● Given text

"""

At work we have also had the same problem and solved parts of it thusfar. In our case, the JFrame is the size of the screen (not resizable). This means we only need to set the size of Fonts (and other resolution dependent aspects of the JComponents) once.
But if you can resize your JFrame, you can update the JComponents by traversing its hierarchy of JComponents, as soon as the size of the JFrame is changed (using, for instance, its method addComponentListener(ComponentListener)).
Now to the solution itself. If you provide a reference resolution, in addition to your current resolution. Then all you really need to do, is scale up or down, based on which is the larger one.

"""

● Recorded data
"""

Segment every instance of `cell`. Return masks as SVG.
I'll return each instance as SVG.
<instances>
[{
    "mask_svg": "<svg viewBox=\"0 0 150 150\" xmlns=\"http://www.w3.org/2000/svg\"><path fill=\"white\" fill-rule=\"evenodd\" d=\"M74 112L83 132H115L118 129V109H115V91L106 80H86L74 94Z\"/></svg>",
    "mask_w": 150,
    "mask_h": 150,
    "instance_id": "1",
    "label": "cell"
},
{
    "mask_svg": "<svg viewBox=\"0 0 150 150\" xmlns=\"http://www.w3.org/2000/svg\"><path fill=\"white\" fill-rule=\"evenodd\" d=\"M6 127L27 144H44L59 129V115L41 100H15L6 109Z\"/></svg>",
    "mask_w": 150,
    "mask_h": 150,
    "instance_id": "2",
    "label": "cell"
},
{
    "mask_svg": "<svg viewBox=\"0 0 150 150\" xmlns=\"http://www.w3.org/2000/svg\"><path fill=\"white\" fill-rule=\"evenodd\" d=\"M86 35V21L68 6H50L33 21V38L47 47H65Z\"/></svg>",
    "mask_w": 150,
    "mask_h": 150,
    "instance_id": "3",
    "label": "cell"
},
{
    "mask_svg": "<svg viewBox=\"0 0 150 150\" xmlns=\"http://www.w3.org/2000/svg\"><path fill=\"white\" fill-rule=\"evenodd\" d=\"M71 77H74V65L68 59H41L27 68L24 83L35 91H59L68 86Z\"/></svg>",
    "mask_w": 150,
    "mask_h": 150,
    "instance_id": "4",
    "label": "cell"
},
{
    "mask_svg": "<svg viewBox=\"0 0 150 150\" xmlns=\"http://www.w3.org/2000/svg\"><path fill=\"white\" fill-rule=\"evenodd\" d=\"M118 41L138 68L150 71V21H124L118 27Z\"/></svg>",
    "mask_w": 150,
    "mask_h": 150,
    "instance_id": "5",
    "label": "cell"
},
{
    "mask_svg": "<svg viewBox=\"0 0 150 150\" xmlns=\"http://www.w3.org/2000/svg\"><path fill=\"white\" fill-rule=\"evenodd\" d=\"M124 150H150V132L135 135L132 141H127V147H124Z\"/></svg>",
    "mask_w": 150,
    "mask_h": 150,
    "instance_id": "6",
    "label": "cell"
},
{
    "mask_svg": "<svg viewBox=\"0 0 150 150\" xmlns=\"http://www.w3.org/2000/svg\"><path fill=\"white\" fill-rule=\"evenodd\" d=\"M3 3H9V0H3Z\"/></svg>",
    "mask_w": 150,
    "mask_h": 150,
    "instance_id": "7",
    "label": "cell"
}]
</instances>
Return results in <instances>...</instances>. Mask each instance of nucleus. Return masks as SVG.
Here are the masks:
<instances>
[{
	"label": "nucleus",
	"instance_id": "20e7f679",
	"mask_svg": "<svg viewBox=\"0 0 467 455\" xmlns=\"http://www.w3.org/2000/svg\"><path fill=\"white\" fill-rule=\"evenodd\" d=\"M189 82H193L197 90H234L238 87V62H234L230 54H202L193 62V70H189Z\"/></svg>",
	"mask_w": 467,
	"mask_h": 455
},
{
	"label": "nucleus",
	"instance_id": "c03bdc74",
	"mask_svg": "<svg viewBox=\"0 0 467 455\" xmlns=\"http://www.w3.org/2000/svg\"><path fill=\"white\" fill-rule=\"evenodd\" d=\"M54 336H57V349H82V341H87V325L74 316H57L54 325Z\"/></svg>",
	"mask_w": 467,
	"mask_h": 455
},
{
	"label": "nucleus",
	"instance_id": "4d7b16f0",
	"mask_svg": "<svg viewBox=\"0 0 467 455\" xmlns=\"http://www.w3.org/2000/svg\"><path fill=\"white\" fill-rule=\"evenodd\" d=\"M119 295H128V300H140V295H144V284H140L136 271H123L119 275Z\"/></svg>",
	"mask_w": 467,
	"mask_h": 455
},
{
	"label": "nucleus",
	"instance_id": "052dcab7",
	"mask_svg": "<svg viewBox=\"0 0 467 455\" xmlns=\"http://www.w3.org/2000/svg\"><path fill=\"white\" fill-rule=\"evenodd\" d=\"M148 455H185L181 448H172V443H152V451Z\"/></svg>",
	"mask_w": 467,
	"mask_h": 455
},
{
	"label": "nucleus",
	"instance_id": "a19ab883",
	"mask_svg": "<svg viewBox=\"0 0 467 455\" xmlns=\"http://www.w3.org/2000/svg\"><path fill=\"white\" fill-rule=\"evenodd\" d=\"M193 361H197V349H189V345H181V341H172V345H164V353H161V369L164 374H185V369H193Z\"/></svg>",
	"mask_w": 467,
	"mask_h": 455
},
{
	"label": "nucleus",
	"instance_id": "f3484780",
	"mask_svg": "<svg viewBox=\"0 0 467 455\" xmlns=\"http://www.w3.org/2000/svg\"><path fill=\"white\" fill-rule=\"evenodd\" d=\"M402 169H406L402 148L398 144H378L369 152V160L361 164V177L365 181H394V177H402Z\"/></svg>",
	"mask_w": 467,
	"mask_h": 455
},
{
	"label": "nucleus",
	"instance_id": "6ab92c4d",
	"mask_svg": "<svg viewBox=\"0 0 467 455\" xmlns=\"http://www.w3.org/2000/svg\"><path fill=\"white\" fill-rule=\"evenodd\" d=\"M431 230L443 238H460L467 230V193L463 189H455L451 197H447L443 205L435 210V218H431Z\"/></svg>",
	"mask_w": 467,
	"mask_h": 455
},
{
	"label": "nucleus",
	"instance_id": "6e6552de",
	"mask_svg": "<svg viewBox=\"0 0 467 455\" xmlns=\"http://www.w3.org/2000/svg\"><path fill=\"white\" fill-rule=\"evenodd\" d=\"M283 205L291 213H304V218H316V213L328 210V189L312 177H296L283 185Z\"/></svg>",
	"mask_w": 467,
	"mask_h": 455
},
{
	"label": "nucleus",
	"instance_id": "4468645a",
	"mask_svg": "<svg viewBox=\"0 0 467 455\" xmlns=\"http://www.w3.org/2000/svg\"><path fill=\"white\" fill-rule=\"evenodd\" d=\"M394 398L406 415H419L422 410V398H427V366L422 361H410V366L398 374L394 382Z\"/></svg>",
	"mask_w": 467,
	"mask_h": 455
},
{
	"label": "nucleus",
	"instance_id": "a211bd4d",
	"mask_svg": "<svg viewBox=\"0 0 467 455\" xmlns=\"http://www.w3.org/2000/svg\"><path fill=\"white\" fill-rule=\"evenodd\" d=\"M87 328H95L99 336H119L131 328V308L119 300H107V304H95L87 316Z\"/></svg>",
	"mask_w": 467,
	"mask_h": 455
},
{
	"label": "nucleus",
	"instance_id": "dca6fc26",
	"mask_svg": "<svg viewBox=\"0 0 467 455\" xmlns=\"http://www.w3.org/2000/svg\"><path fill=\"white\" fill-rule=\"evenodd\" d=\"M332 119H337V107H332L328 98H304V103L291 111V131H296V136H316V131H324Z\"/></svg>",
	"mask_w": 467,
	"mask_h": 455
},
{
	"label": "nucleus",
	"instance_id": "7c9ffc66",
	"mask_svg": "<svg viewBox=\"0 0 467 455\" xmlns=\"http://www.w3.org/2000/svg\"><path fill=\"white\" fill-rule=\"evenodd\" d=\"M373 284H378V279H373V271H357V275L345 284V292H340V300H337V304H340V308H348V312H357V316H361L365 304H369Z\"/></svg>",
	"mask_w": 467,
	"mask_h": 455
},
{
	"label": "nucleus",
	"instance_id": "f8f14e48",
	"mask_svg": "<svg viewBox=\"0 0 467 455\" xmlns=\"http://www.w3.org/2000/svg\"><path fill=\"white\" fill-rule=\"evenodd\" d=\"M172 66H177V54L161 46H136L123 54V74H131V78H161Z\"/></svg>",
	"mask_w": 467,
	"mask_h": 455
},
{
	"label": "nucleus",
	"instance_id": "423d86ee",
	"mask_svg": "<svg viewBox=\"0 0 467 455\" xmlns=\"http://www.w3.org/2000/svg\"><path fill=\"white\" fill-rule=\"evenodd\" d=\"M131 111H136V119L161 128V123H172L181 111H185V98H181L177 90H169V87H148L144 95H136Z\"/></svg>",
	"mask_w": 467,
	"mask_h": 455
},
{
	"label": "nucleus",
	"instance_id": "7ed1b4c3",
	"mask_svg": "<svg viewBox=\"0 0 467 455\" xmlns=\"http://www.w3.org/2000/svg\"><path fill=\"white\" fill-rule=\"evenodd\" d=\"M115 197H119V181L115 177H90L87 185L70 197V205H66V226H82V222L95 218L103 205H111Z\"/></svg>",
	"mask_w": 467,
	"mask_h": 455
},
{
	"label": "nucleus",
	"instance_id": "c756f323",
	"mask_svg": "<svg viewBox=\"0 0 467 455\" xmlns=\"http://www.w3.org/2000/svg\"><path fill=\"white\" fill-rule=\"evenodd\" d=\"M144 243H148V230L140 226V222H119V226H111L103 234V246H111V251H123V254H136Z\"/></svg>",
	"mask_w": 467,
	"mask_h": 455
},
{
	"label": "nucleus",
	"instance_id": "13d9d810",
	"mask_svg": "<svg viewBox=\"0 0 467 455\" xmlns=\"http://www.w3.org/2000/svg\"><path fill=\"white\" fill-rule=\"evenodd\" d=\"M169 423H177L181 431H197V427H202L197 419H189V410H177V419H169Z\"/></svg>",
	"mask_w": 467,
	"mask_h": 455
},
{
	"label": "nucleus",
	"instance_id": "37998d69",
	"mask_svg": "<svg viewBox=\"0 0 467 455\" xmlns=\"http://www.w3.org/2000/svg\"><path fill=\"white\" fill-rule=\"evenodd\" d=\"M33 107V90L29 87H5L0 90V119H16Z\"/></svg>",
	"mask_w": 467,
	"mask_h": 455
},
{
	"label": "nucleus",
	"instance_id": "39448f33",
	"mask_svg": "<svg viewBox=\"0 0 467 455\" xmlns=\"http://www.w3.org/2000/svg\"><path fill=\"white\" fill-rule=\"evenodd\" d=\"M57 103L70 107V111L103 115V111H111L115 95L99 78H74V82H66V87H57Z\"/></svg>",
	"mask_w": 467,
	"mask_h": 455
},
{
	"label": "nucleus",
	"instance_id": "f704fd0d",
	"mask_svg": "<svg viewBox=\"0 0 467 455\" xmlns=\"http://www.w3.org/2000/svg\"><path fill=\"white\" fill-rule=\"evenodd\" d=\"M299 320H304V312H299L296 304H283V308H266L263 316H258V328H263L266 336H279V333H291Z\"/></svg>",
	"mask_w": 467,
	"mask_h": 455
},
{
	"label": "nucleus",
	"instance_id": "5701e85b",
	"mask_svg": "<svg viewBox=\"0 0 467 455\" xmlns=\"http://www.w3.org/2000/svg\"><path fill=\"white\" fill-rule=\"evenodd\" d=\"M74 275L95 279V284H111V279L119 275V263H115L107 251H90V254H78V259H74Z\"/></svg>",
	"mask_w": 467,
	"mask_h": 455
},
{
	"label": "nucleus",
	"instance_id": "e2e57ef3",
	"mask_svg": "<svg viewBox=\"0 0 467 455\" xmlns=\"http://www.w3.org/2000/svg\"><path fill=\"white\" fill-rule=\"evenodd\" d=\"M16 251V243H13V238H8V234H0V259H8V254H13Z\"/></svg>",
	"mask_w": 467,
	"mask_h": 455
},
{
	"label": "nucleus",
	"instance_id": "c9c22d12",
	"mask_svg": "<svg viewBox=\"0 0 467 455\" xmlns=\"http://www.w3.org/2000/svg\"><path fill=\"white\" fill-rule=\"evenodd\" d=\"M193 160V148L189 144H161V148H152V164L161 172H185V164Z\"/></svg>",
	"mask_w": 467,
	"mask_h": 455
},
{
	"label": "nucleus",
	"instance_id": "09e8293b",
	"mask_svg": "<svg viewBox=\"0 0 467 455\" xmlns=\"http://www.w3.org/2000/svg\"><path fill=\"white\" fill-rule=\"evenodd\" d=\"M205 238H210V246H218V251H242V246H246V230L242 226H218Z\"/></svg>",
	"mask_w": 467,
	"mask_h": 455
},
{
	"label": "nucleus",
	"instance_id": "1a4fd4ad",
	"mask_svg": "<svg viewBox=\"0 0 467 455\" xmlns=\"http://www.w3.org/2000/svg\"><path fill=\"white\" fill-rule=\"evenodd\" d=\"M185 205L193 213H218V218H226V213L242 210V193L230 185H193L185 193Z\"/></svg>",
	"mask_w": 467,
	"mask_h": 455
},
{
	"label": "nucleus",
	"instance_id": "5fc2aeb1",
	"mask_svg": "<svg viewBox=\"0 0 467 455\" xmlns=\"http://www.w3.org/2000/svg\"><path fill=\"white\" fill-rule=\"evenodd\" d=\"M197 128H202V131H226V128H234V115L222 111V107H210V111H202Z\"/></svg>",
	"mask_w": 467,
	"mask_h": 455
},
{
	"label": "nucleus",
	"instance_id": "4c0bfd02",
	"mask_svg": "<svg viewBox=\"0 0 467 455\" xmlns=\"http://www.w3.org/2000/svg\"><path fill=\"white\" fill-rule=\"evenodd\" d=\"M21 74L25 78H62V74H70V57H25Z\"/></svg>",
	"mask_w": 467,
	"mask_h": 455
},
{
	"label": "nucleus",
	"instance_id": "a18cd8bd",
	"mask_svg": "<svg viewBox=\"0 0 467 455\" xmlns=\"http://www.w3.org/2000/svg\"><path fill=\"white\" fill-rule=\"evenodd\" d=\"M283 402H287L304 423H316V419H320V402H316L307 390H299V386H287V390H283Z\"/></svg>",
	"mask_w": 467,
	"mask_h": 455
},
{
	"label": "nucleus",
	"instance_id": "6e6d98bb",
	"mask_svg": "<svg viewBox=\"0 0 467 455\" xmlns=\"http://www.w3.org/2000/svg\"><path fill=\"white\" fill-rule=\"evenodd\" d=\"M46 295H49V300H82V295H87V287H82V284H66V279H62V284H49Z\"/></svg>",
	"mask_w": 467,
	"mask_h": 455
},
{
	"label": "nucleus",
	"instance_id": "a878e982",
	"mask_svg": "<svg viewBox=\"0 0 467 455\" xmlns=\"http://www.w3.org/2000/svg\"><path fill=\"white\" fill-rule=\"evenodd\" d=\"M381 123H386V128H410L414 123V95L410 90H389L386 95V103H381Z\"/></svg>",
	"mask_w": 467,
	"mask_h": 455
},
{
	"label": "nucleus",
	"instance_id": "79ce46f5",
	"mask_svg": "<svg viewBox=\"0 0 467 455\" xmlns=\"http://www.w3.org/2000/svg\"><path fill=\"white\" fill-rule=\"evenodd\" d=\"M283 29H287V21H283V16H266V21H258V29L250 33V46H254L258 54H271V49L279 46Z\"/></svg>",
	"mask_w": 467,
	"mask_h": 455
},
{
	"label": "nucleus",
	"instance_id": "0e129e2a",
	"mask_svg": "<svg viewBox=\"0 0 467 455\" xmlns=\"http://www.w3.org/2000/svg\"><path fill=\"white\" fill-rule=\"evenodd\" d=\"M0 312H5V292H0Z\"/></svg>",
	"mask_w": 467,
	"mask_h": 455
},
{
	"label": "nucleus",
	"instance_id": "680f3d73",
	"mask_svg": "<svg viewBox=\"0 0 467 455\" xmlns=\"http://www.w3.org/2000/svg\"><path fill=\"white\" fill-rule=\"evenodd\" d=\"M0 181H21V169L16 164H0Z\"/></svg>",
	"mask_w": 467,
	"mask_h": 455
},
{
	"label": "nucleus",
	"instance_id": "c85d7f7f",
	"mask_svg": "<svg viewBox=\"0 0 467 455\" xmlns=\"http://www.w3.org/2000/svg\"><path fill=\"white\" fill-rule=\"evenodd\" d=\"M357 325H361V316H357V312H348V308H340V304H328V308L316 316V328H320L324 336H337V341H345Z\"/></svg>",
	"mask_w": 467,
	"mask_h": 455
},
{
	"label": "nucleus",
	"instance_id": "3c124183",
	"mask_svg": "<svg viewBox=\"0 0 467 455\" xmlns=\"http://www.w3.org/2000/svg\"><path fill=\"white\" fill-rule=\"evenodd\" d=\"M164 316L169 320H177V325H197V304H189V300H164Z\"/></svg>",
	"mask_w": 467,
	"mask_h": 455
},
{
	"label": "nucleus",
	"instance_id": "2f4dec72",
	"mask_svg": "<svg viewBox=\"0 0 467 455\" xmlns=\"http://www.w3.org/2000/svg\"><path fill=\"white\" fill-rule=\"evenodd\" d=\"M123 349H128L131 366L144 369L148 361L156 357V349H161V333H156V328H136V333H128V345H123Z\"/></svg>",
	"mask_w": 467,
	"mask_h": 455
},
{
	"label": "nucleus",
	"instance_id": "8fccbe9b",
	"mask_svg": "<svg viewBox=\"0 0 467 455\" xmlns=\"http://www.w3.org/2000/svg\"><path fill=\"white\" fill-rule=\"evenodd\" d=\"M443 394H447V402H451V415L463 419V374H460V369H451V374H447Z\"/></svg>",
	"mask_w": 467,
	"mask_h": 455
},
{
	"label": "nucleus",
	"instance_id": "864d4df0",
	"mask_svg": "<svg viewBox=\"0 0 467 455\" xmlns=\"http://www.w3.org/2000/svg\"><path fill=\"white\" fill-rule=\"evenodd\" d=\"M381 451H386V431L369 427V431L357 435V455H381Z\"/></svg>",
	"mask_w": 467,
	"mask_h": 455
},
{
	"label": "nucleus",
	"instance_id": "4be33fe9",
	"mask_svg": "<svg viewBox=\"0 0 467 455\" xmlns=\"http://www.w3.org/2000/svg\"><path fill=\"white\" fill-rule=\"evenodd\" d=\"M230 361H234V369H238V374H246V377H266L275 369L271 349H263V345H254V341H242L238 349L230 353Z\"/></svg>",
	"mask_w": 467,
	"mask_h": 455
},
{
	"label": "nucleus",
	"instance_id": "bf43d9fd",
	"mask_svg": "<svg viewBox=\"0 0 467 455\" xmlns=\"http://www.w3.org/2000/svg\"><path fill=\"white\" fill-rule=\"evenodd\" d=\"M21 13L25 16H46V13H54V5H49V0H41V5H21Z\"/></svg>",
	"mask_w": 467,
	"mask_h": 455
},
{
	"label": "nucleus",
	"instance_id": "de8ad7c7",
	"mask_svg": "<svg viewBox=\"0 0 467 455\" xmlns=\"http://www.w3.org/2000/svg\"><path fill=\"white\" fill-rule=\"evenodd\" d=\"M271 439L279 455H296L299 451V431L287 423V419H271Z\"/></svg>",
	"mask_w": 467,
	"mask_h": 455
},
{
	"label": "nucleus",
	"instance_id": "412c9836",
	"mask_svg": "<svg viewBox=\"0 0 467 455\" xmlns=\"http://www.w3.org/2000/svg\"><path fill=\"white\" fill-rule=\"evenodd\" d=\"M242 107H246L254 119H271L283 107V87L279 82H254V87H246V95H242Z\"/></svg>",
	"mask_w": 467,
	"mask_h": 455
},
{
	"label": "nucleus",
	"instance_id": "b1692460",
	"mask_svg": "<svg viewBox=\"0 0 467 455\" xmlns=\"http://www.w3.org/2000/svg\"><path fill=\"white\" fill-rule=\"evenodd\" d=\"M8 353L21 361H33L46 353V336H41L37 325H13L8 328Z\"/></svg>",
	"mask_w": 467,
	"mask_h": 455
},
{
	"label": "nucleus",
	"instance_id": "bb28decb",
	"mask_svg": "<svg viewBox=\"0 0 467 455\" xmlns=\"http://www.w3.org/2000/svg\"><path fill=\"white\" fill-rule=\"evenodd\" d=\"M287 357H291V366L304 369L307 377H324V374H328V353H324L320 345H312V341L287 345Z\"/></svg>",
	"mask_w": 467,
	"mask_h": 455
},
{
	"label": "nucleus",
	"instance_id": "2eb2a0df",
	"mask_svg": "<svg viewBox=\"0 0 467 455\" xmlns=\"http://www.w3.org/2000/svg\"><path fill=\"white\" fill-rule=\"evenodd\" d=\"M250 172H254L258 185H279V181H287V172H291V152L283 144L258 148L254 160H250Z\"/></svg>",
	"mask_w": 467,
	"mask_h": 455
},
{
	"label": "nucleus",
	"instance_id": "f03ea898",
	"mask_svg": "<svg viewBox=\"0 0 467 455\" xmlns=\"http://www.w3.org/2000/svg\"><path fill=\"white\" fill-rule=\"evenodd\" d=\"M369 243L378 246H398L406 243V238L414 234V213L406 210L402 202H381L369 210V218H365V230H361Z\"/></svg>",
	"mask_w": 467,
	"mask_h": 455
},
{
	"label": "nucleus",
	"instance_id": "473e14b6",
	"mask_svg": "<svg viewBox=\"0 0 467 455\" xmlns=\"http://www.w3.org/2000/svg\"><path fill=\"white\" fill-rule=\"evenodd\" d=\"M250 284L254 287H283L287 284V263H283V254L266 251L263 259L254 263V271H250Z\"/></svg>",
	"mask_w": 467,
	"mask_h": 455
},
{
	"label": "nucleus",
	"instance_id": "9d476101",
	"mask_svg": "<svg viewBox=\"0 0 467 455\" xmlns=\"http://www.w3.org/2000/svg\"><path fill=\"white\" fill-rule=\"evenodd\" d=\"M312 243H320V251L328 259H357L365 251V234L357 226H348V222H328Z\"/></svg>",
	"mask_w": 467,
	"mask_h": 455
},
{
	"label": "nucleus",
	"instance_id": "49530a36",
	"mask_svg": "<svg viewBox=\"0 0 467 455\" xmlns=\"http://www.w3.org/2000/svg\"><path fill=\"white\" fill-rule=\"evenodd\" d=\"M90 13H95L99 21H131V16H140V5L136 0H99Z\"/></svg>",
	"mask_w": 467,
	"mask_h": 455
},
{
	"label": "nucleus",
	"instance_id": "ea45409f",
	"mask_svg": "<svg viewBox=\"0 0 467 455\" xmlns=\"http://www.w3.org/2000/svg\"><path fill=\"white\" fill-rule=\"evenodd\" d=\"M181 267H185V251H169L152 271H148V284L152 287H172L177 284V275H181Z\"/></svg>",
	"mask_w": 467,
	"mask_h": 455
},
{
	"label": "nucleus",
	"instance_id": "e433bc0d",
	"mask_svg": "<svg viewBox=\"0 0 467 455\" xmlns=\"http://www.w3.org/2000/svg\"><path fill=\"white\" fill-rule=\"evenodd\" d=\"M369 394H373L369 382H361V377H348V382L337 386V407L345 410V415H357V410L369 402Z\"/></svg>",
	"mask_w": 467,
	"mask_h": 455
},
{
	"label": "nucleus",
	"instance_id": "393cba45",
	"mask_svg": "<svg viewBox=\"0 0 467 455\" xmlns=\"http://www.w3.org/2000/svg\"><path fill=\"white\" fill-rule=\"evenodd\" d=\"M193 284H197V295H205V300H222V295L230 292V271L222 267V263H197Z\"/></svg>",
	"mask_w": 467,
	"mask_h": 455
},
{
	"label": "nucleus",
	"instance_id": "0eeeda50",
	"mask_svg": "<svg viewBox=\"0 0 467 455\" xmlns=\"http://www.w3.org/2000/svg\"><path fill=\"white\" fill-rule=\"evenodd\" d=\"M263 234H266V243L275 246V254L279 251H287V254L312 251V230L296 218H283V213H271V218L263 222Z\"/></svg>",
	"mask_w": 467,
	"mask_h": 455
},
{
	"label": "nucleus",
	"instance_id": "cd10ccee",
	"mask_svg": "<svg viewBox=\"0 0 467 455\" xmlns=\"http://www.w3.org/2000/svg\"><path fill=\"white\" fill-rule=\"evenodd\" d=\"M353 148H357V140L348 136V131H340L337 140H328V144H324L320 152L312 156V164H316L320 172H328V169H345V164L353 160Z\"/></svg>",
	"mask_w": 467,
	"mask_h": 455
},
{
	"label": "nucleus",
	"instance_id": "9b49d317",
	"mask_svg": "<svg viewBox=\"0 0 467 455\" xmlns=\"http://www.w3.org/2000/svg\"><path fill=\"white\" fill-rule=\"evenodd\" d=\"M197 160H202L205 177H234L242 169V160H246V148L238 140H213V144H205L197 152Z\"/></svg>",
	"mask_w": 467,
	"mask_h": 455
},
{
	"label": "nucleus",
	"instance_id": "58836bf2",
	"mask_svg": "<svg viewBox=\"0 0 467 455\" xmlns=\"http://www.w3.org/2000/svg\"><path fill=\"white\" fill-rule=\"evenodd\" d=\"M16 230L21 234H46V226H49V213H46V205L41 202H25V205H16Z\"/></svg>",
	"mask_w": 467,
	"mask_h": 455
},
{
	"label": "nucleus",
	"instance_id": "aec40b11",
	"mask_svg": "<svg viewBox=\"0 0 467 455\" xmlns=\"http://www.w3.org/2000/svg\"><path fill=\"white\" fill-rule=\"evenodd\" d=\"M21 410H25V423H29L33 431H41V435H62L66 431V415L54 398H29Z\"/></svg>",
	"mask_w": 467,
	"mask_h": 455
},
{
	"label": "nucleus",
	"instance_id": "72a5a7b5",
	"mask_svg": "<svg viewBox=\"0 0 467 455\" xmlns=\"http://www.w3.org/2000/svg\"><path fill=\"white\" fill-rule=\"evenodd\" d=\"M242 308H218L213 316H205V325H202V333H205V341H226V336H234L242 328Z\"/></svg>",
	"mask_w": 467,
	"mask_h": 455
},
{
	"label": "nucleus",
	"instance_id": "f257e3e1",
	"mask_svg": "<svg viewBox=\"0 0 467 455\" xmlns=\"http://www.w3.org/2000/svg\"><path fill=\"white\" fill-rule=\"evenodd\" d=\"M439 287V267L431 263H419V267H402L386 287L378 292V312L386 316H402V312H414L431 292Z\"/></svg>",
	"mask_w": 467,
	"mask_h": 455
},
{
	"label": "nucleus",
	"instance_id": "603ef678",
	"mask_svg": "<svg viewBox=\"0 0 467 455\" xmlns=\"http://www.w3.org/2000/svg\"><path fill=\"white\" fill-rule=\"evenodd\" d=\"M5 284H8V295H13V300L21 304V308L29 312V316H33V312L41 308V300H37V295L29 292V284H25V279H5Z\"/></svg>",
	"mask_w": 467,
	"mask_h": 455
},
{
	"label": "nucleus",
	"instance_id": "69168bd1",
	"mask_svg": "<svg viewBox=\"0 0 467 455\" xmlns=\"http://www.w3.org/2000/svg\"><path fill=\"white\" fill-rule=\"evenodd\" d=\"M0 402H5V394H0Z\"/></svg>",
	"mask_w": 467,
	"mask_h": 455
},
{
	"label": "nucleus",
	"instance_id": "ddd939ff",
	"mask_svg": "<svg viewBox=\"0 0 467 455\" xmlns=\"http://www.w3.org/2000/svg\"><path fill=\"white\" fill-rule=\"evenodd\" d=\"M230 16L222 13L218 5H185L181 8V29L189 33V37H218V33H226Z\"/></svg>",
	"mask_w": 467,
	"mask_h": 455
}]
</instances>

"""

● Directions
1. List every distinct word in the note on scaling Swing components to screen resolution that contains the string "Component".
2. Carry on the note on scaling Swing components to screen resolution from the point where it stops.

● Written responses
1.
- JComponents
- addComponentListener
- ComponentListener

2.
We defined our reference resolution as width 800 and height 600. Your current resolution can easily be obtained by the following code (only showing how to get the width part):
GraphicsEnvironment.getLocalGraphicsEnvironment().getDefaultScreenDevice().getDisplayMode().getWidth();
The code we used to change widths is the following (the same concept applies to height):
public static synchronized int getWidthForCurrentResolution(int width) {
return (int)((currentResolutionWidth / referenceResolutionWidth) * width);
}
The following will be our code for changing the size of Fonts:
public static synchronized int getFontSizeForCurrentResolution(int fontSize) {
return (int)(Math.min(currentResolutionHeight / referenceResolutionHeight, currentResolutionWidth / referenceResolutionWidth) * fontSize);
}
One important thing to remember, is that the parameter arguments provided should be in your reference resolution. And, of course, this is by no means a perfect solution. But a good start.